Spotify, the world’s largest music streaming provider, has faced significant criticism due to its lack of action over misinformation surrounding COVID-19. The company’s shares fell 18% in the wake of the incident(s) before recovering to record a smaller loss in value.
Music stalwarts have removed catalogues over misinformation
Music icons, Neil Young and Joni Mitchell have removed their music catalogues from Spotify libraries to protest the platform’s inaction over misinformation. In a statement posted to his website, Young called the streaming giant, “the home of life-threatening Covid misinformation”. He also revealed that 60% of his streaming revenue came from Spotify. Joni Mitchell said in a post on her website, “Irresponsible people are spreading lies that are costing people their lives.”
It is thought that surviving polio in the 1950s not long before a vaccine became available influenced the decision of both musicians. The removal of the catalogues was prompted by the claims made on the ‘Joe Rogan Experience’ podcast. Assertions made on the podcast, which Spotify purchased the rights for in a deal totaling $100m, include the claim that vaccines are a form of ‘gene therapy’ which alter a patient’s DNA. Another claim was that young people are at greater risk from the vaccine than from COVID.

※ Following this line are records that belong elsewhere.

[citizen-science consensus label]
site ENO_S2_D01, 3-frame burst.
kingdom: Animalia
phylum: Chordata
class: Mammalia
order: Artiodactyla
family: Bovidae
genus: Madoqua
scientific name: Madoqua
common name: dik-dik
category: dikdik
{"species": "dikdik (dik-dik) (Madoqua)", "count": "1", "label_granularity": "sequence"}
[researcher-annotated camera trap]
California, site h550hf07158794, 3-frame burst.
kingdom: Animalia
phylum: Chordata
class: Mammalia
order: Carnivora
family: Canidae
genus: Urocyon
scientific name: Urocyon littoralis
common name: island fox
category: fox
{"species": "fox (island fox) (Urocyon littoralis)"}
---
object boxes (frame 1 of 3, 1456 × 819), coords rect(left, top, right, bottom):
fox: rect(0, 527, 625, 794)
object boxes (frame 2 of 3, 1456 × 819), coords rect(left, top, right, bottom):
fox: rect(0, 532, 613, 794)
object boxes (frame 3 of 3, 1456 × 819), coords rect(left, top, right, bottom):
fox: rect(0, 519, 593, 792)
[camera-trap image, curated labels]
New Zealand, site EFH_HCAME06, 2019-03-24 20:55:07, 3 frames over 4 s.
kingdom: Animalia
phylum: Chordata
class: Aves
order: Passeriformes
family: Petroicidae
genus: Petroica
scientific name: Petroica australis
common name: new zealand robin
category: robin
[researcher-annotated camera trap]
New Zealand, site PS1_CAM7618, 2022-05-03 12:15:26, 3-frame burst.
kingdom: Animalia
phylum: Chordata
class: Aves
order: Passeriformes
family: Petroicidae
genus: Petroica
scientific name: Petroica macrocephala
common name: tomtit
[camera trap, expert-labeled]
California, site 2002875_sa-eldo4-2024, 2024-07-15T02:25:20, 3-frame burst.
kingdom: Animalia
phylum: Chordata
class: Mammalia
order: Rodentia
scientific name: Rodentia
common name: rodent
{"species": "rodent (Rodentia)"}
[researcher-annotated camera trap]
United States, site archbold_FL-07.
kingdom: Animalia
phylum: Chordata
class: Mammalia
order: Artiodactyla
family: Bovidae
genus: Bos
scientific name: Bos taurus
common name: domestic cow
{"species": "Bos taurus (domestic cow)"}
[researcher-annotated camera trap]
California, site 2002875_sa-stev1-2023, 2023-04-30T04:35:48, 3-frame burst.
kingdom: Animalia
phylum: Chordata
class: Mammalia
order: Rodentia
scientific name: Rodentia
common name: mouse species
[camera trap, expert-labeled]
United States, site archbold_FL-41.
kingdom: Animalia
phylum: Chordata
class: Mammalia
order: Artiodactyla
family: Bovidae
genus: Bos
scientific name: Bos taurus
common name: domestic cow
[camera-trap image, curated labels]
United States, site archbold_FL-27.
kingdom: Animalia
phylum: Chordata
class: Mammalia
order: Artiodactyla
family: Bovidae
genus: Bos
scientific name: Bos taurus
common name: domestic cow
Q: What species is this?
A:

The backlash has instigated action from Spotify and Rogan
Since facing backlash for these claims, Joe Rogan has pledged to offer more balanced views on his podcast. Spotify, in response to criticism over its lack of anti-misinformation policies, has since introduced a new guideline for labelling content that includes discussion over COVID-19 and the option to remove or suspend users and podcasts that promote falsehoods. CEO Daniel Ek also pledged those new warnings will direct users to a coronavirus fact page.
Critics claim the action has come late and only as a response to extensive media coverage and that the platform should have acted in conjunction with policies enacted by YouTube, Twitter, and Facebook. However, Spotify claim monitoring and labelling audio content is not as easy as flagging images or text posts. Furthermore, Spotify claim to be the first podcast platform to introduce anti-misinformation protocols.
Spotify have downgraded forecasts
After the company’s shares fell during in-hours trading, the company revealed it had missed initial expectations that the streaming platform would reach 183 million paying subscribers in the quarter. However, Spotify claim missing the target was due to uncertainty related to the pandemic and not linked in any way to the removal of music catalogues and the misinformation controversy.